## Direction
Please repeat part of the ego-network text word for word, beginning at "Further research" and stopping after "to be defined.".

## Text
---
Working backward with ego networks

The method remains to use ego networks as previously. However, the model has been created in a forward manner, using existing work on state-building that takes as assumption an increase in needs and resources. Here the decisions taken in the scenario answer to a slightly different logic, as underlined in the previous post: they do not consider needs or state-building, but only a reduction of expenses.
We shall thus, in terms of ego network, sometimes have to work backwards, following the arrows from target to source to identify the value the source node could have, given the value attributed to the target node (this may also be seen as a variation on the method known as backcasting.)

Further research

Ideally, with more resources, notably a team of researchers, the values attributed to variables should be quantified, when the variables are about quantities. This will become even more obvious with the next posts.  Notably, it would be very interesting, assuming we were able to enter specific times for each link, to test the variation of those time periods according to changes in quantities, and vice versa. It is indeed possible – or even likely – that thresholds and tipping points may occur according to such variations. More broadly, such hypothesis could also be tested on qualitative variables, methodology to be defined.

Mamominarch

2012 EVT – Scenario 1 – Mamominarch: Off with the State

Last weeks’ summary: In 2012 EVT, Everstate (the ideal-type corresponding to our very real countries created to foresee the future of governance and of the modern nation-state) knows a rising dissatisfaction of its population. Plagued with a deepening budget deficit and an increasing need for liquidity, a related creeping appropriation of resources while the strength of central public power weakens to the profit of various elite groups and with an outdated worldview that promotes misunderstanding, disconnect and thus inadequate actions, the political authorities are increasingly unable to deliver the security citizens seek and risks to the legitimacy of the whole system increases. Alarmed by the rising difficulties and widespread discontent, the governing authorities decide to do something. Three potential scenarios or stories will be told: “Mamominarch: Off with the State,” “Panglossy: Same Old, Same Old,” and “Genuisy: the Making of History.”

(The reader can click on each picture to see a larger version in a new tab – a navigating map of posts is available to ease reading).
---
Data lines
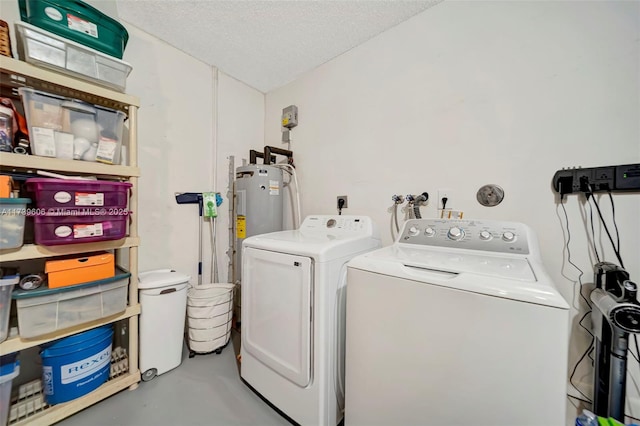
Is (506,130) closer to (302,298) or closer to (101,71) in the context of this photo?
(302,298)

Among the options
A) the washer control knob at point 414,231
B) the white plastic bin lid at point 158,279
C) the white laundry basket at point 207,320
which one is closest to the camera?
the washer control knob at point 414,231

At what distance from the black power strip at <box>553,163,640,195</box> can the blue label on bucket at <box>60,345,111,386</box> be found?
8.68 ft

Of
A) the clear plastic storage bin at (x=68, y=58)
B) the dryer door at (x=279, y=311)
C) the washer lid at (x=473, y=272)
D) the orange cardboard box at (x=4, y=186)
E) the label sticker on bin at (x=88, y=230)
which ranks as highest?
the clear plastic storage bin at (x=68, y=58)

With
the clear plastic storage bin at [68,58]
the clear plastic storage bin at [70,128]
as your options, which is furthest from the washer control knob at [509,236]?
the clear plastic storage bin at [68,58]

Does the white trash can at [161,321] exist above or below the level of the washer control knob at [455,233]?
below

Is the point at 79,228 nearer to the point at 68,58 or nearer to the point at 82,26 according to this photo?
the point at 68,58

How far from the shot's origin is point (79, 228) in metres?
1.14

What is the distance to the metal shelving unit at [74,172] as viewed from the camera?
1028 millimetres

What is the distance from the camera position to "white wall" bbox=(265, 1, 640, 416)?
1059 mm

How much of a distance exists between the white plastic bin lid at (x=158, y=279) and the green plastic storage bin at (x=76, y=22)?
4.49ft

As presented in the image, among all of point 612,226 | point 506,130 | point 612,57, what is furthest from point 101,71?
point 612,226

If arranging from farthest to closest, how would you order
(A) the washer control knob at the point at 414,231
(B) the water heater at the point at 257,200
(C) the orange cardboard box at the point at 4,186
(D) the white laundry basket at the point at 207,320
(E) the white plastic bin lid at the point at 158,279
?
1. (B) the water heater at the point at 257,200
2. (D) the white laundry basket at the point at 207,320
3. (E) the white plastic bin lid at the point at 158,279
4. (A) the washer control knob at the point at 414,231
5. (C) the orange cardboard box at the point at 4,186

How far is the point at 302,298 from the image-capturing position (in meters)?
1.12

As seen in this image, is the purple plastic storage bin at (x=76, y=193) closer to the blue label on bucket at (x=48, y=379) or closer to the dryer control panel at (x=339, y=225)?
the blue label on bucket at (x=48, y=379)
---
## Written response
Further research

Ideally, with more resources, notably a team of researchers, the values attributed to variables should be quantified, when the variables are about quantities. This will become even more obvious with the next posts.  Notably, it would be very interesting, assuming we were able to enter specific times for each link, to test the variation of those time periods according to changes in quantities, and vice versa. It is indeed possible – or even likely – that thresholds and tipping points may occur according to such variations. More broadly, such hypothesis could also be tested on qualitative variables, methodology to be defined.